Il ricordo di Maria Chindamo è sempre forte nella mente delle persone che l’hanno amata, vissuta, apprezzata. E dal 2017, ogni anno, il 6 maggio, ci si riunisce in contrada Montalto, nel Comune di Limbadi, all’entrata della sua azienda agricola, luogo in cui si persero le tracce. Nessun corpo mai ritrovato, nessuna certezza sulle modalità della sua sorte, solo dolore e rabbia. Quelli dei familiari dell’imprenditrice originaria di Laureana di Borrello: la madre, il fratello Vincenzo e i figli, animati dallo spirito, incrollabile, di avere giustizia, di conoscere e vedere condannati i responsabili della sua scomparsa.
Una ferita ancora aperta
Una ferita ancora aperta
Una lupara bianca che è una ferita ancora tanto aperta, insopportabile da vivere. E questa mattina, a fianco ai congiunti di Maria Chidamo, anche tanti giovani alla manifestazione indetta da Libera. E ancora, la presenza istituzionale della vicepresidente della Regione, Giusy Princi, del vescovo Attilio Nostro, del sindaco di Limbadi, Pantaleone Mercuri, del consigliere regionale del Pd, Raffaele Mammoliti, e delle vittime di mafia come ad esempio Carmine Zappia, ma anche i Vinci-Scarpulla, genitori di Matteo Vinci, fatto saltare in aria poco distante da contrada Montalto.

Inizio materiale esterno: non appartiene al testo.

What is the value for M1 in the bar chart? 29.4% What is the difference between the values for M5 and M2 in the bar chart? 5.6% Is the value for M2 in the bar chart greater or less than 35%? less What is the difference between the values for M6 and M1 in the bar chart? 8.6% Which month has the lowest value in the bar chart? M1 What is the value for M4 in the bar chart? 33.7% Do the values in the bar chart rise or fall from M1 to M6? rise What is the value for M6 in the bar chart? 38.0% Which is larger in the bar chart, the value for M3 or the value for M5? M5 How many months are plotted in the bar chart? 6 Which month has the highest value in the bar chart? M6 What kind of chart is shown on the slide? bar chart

Il ricordo commosso del fratello
Toccanti le parole di Vincenzo Chindamo che ha ricordato il coraggio dell’amata sorella sottolineando come la sua figura sia ancora nei cuori delle persone perbene e aggiungendo che non smetterà mai di lottare per arrivare alla verità. Il coordinatore provinciale di Libera, Giuseppe Borrello, ha posto l’accento, tra le altre cose, sull’importanza dei collaboratori di giustizia a svelare quanto conoscano sulla vicenda e invitato la popolazione ad avere un cambio di passo nel nome della legalità, accogliendo il reiterato appello lanciato dal procuratore Camillo Falvo e dalle forze dell’ordine, presenti tra l’altro stamani all’evento. (f.p.)